§ **Supplied records**:
****************

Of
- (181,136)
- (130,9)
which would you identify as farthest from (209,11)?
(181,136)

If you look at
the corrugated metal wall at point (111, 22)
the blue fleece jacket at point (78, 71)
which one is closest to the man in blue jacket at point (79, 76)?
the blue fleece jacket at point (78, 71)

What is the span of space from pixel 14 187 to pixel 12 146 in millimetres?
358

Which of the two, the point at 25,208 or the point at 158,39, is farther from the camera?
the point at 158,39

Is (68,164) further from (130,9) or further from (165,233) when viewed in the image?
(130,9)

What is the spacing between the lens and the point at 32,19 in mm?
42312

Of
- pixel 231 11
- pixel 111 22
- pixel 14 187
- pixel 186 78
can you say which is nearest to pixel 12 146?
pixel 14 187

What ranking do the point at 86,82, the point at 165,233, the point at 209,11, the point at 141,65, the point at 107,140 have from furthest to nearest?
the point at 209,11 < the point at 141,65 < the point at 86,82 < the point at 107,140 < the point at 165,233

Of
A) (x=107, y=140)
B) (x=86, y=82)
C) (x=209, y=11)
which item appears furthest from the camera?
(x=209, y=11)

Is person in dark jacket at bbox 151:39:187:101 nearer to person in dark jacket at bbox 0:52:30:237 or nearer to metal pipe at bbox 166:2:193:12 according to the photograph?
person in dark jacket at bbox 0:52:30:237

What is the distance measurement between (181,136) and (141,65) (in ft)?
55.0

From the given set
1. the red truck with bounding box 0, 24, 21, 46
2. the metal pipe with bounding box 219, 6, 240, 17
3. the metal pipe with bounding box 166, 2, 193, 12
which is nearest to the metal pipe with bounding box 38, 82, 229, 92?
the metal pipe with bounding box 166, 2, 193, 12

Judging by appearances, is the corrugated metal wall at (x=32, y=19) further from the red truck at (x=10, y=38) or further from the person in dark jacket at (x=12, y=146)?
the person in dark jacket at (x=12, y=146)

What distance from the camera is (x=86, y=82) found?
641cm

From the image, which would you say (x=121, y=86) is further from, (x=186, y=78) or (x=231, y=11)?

****************

§ **What to work on**: Quote all of the entries exactly as they appear.

§ **Full answer**:
Of
- (181,136)
- (130,9)
which would you identify as farthest from (209,11)?
(181,136)

If you look at
the corrugated metal wall at point (111, 22)
the blue fleece jacket at point (78, 71)
which one is closest to the man in blue jacket at point (79, 76)?
the blue fleece jacket at point (78, 71)

What is the span of space from pixel 14 187 to pixel 12 146 in millimetres?
358

Which of the two, the point at 25,208 or the point at 158,39, is farther from the camera?
the point at 158,39

Is (68,164) further from (130,9) or further from (165,233) when viewed in the image?
(130,9)

What is the spacing between the lens and the point at 32,19 in mm?
42312

Of
- pixel 231 11
- pixel 111 22
- pixel 14 187
- pixel 186 78
can you say which is nearest to pixel 12 146?
pixel 14 187

What ranking do the point at 86,82, the point at 165,233, the point at 209,11, the point at 141,65, the point at 107,140 have from furthest to nearest?
the point at 209,11 < the point at 141,65 < the point at 86,82 < the point at 107,140 < the point at 165,233

Of
A) (x=107, y=140)
B) (x=86, y=82)
C) (x=209, y=11)
which item appears furthest from the camera?
(x=209, y=11)

Is person in dark jacket at bbox 151:39:187:101 nearer to person in dark jacket at bbox 0:52:30:237 or nearer to metal pipe at bbox 166:2:193:12 according to the photograph?
person in dark jacket at bbox 0:52:30:237

What is the distance measurement between (181,136) and (141,65) (in ft)?
55.0

From the given set
1. the red truck with bounding box 0, 24, 21, 46
2. the metal pipe with bounding box 219, 6, 240, 17
3. the metal pipe with bounding box 166, 2, 193, 12
which is nearest to the metal pipe with bounding box 38, 82, 229, 92?
the metal pipe with bounding box 166, 2, 193, 12

Judging by appearances, is the corrugated metal wall at (x=32, y=19) further from the red truck at (x=10, y=38) or further from the person in dark jacket at (x=12, y=146)?
the person in dark jacket at (x=12, y=146)

What distance from the camera is (x=86, y=82) found?
641cm

From the image, which would you say (x=121, y=86) is further from, (x=186, y=78) or (x=231, y=11)?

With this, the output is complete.